You throw your head back as he rolls your nipple between his knuckles. He dips his head and uses his mouth to suck on the other one, and the sensation has you rocking your hips even harder against him.
“So fucking sexy,” he breathes as he swirls his tongue around your nipple. You dig your nails into his shoulder, overwhelmed by his hands and mouth.
He kisses his way back up your chest and neck until his lips connect with yours again, hand still squeezing at your breast.
“Can I taste you?” he groans into your mouth.
You nod against him and he takes that as permission to lift you from his lap and toss you on the bed next to him, head hitting the pillow. You giggle at the sudden movement, Jack crawling above you to keep peppering your lips and jaw with kisses.
He pulls back so he’s sitting on his haunches and fiddles with the waistband of your shorts. Slowly, he peels the fabric down your legs and tosses them aside. He pushes your knees apart so you’re spread for him, ducking his head to kiss his way up your thighs.
“Jack, please,” you beg.
He places a few kisses over the lacy fabric of your panties before he pulls them to the side, face to face with your dripping center.
He licks one slow, agonizing stripe up your core, causing you to buck your hips up in the air.
“Fuck, you taste so good, Kiddo,” he mumbles into your cunt, lapping up the wetness that’s gathered there. He takes his time sucking and kissing at your clit, dipping his tongue into you, building you up to your first orgasm.
“Jack, I–I’m gonna come,” you whine, teetering over the edge.
“Let it happen, Sweetheart. Want you to come on my tongue.”
His words send you over the edge, riding out your orgasm against his mouth as he keeps swirling his tongue inside of you.

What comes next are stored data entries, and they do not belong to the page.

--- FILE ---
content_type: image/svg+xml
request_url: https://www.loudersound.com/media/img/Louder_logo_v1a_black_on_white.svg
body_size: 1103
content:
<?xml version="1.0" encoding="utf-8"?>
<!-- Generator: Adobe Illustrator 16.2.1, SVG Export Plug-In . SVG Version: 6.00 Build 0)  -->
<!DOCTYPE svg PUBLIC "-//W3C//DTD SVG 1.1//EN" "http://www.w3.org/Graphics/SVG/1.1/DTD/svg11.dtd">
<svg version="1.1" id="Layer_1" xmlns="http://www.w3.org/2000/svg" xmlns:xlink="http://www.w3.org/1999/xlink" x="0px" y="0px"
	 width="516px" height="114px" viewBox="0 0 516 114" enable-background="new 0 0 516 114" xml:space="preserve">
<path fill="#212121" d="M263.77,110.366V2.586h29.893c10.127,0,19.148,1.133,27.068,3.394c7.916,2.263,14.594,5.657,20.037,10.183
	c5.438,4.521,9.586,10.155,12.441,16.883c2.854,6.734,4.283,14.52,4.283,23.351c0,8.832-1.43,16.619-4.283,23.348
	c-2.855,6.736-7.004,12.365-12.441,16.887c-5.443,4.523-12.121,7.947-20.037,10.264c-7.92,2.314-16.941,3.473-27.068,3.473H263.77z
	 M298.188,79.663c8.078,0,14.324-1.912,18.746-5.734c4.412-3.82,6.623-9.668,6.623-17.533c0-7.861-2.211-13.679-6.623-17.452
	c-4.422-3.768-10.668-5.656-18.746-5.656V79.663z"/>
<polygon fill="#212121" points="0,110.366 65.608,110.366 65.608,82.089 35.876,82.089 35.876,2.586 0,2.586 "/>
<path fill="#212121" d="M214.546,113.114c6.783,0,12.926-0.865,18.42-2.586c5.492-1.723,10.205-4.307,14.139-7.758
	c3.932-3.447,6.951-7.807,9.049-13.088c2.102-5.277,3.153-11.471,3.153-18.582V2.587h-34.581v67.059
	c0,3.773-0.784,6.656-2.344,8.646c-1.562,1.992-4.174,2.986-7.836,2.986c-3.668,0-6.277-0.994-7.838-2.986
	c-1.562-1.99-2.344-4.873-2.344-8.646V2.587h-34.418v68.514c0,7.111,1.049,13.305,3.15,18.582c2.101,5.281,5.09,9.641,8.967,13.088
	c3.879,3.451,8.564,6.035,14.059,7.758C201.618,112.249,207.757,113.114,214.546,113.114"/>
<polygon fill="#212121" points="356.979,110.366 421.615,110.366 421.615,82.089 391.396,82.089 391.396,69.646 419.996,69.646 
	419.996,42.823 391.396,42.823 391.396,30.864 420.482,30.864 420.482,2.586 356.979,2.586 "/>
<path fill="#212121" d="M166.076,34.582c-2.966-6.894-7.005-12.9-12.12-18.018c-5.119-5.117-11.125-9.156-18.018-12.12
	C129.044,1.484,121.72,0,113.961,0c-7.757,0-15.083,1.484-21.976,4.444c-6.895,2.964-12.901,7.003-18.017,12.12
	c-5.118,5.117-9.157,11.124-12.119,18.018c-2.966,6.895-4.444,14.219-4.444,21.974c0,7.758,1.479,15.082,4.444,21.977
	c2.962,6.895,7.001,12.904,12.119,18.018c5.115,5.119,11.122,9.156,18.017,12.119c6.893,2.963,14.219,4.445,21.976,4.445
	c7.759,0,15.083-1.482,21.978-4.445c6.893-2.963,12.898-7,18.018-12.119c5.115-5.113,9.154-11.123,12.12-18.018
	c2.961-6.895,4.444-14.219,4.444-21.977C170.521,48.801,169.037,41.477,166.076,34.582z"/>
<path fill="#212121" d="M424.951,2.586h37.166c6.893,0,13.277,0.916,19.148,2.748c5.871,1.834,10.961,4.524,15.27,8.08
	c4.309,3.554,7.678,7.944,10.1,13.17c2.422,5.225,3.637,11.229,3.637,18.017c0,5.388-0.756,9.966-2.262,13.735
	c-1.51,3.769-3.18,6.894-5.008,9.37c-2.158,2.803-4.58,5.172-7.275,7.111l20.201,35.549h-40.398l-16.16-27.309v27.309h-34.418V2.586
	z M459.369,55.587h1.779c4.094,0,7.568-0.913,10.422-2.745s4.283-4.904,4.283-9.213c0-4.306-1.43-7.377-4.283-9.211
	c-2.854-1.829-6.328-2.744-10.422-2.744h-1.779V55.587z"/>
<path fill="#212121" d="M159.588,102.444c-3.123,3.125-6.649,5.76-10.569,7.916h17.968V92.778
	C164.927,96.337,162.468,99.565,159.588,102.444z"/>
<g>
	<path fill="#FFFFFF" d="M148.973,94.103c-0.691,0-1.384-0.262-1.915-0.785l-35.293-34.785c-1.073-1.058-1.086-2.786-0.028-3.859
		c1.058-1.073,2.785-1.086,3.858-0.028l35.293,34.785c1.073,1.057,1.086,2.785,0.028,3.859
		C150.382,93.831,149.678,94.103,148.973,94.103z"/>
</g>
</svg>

He continues to leave soft kisses against your sensitive clit as you come down from your high.
Once you’ve settled, Jack kisses his way back up your stomach and chest until you’re face to face.

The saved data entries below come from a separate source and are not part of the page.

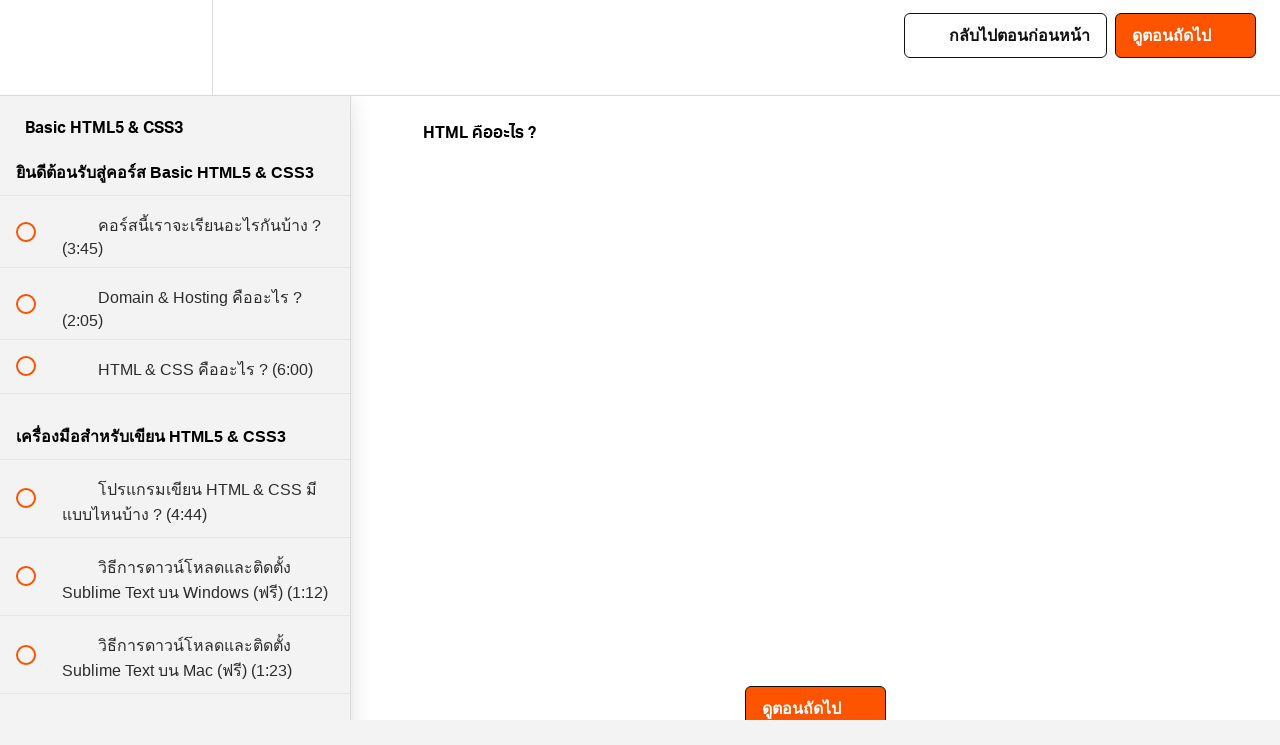

--- FILE ---
content_type: text/css;charset=utf-8
request_url: https://use.typekit.net/kyf4lon.css
body_size: 480
content:
/*
 * The Typekit service used to deliver this font or fonts for use on websites
 * is provided by Adobe and is subject to these Terms of Use
 * http://www.adobe.com/products/eulas/tou_typekit. For font license
 * information, see the list below.
 *
 * aktiv-grotesk-thai:
 *   - http://typekit.com/eulas/00000000000000007735db98
 *   - http://typekit.com/eulas/00000000000000007735dbb4
 *   - http://typekit.com/eulas/00000000000000007735dbaa
 *
 * © 2009-2026 Adobe Systems Incorporated. All Rights Reserved.
 */
/*{"last_published":"2021-10-24 06:42:14 UTC"}*/

@import url("https://p.typekit.net/p.css?s=1&k=kyf4lon&ht=tk&f=46179.46181.46182&a=885275&app=typekit&e=css");

@font-face {
font-family:"aktiv-grotesk-thai";
src:url("https://use.typekit.net/af/56dc97/00000000000000007735db98/30/l?primer=55460fc0f9c0872d8fb7cf48aa74998707c06bdf202865a7c23f10c82ea380b1&fvd=n7&v=3") format("woff2"),url("https://use.typekit.net/af/56dc97/00000000000000007735db98/30/d?primer=55460fc0f9c0872d8fb7cf48aa74998707c06bdf202865a7c23f10c82ea380b1&fvd=n7&v=3") format("woff"),url("https://use.typekit.net/af/56dc97/00000000000000007735db98/30/a?primer=55460fc0f9c0872d8fb7cf48aa74998707c06bdf202865a7c23f10c82ea380b1&fvd=n7&v=3") format("opentype");
font-display:auto;font-style:normal;font-weight:700;font-stretch:normal;
}

@font-face {
font-family:"aktiv-grotesk-thai";
src:url("https://use.typekit.net/af/929245/00000000000000007735dbb4/30/l?primer=55460fc0f9c0872d8fb7cf48aa74998707c06bdf202865a7c23f10c82ea380b1&fvd=n5&v=3") format("woff2"),url("https://use.typekit.net/af/929245/00000000000000007735dbb4/30/d?primer=55460fc0f9c0872d8fb7cf48aa74998707c06bdf202865a7c23f10c82ea380b1&fvd=n5&v=3") format("woff"),url("https://use.typekit.net/af/929245/00000000000000007735dbb4/30/a?primer=55460fc0f9c0872d8fb7cf48aa74998707c06bdf202865a7c23f10c82ea380b1&fvd=n5&v=3") format("opentype");
font-display:auto;font-style:normal;font-weight:500;font-stretch:normal;
}

@font-face {
font-family:"aktiv-grotesk-thai";
src:url("https://use.typekit.net/af/cbfc3e/00000000000000007735dbaa/30/l?primer=55460fc0f9c0872d8fb7cf48aa74998707c06bdf202865a7c23f10c82ea380b1&fvd=n4&v=3") format("woff2"),url("https://use.typekit.net/af/cbfc3e/00000000000000007735dbaa/30/d?primer=55460fc0f9c0872d8fb7cf48aa74998707c06bdf202865a7c23f10c82ea380b1&fvd=n4&v=3") format("woff"),url("https://use.typekit.net/af/cbfc3e/00000000000000007735dbaa/30/a?primer=55460fc0f9c0872d8fb7cf48aa74998707c06bdf202865a7c23f10c82ea380b1&fvd=n4&v=3") format("opentype");
font-display:auto;font-style:normal;font-weight:400;font-stretch:normal;
}

.tk-aktiv-grotesk-thai { font-family: "aktiv-grotesk-thai",sans-serif; }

“I can’t believe this is happening,” you admit, still in shock.
“Me neither,” he whispers, brushing a stray hair from your face and tucking it behind your ear.

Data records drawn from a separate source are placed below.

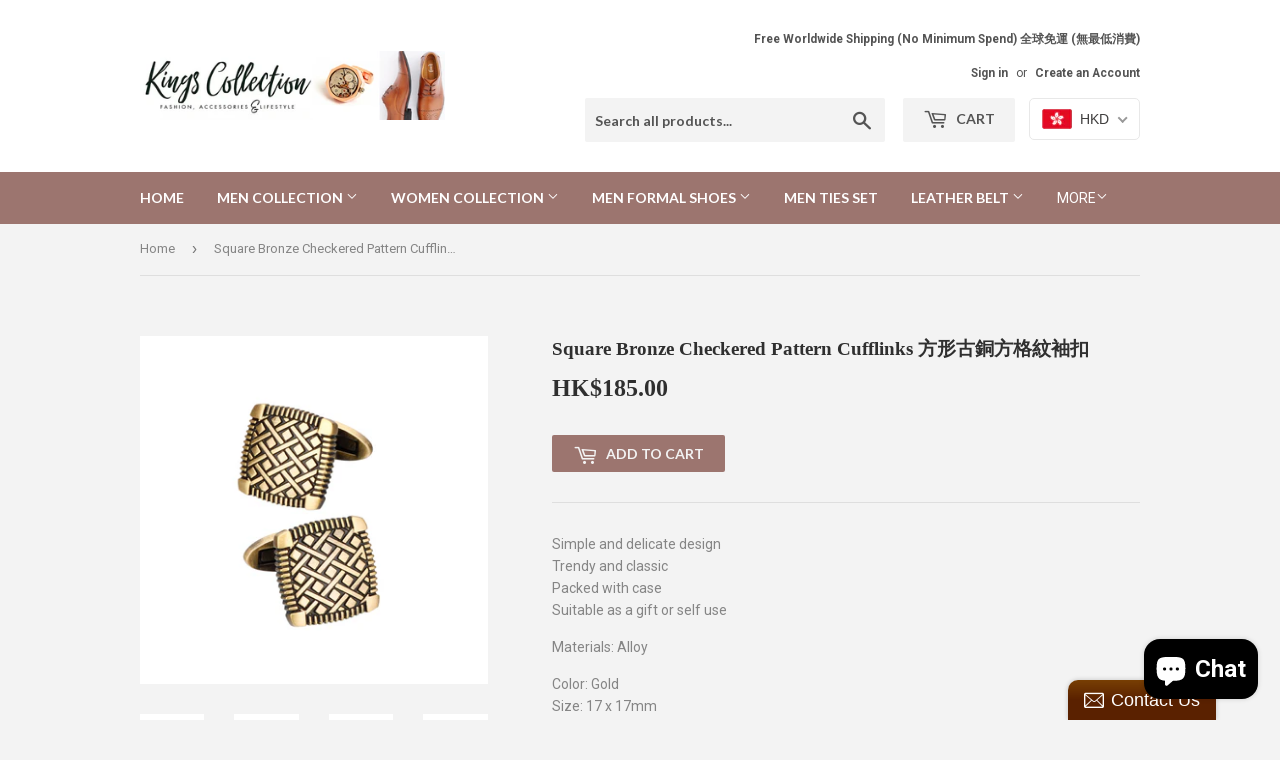

--- FILE ---
content_type: text/html; charset=utf-8
request_url: https://www.google.com/recaptcha/api2/aframe
body_size: 265
content:
<!DOCTYPE HTML><html><head><meta http-equiv="content-type" content="text/html; charset=UTF-8"></head><body><script nonce="UPei7rxlta5ju0usQJLFMg">/** Anti-fraud and anti-abuse applications only. See google.com/recaptcha */ try{var clients={'sodar':'https://pagead2.googlesyndication.com/pagead/sodar?'};window.addEventListener("message",function(a){try{if(a.source===window.parent){var b=JSON.parse(a.data);var c=clients[b['id']];if(c){var d=document.createElement('img');d.src=c+b['params']+'&rc='+(localStorage.getItem("rc::a")?sessionStorage.getItem("rc::b"):"");window.document.body.appendChild(d);sessionStorage.setItem("rc::e",parseInt(sessionStorage.getItem("rc::e")||0)+1);localStorage.setItem("rc::h",'1769012166277');}}}catch(b){}});window.parent.postMessage("_grecaptcha_ready", "*");}catch(b){}</script></body></html>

“I need you inside of me,” you breathe against him, desperate.
“Fuck, okay.”
Jack makes quick work of removing his shirt and sweatpants, then drags your panties down your legs, exposing you fully to the cool air of the room.
He strips himself of his boxers and pumps his length a few times with his hand, adjusting his position so he can line up with your entrance.
He pushes forward, seating himself inside you down to the hilt in one fell swoop. You moan loudly at the feeling of him, how he fills you entirely.
“Oh God, Jack,” you mumble.
“You okay?” he asks, hesitating to move.
“Yes, God, yes. Please move.”
With a grunt he begins working himself in and out of you, setting the pace. The head of his cock keeps hitting that spongy spot deep inside you so hard that it’s making you see stars.
“Fuck, Jack, just like that,” you babble, clawing at his back to stabilize yourself against his frantic thrusts.
“Jesus, Kid. You feel so good,” he mumbles into your neck. “I’m not going to last. Where do you want me?”
“Inside, do it inside,” you beg.
Those words alone are enough to make him falter, his pace becoming uneven and sloppy as he releases thick spurts of cum inside of you.
The warmth of his release combined with the feeling of his dick twitching inside of you has you hitting your peak, coming again with a garbled moan.
Exhausted, Jack collapses on top of you, head still nuzzled into your shoulder. The two of you are panting heavily, chests heaving against one another.
After catching his breath and leaving a trail of kisses beneath your ear, Jack lifts his head so he can look at you.
“Still embarrassed about those texts?”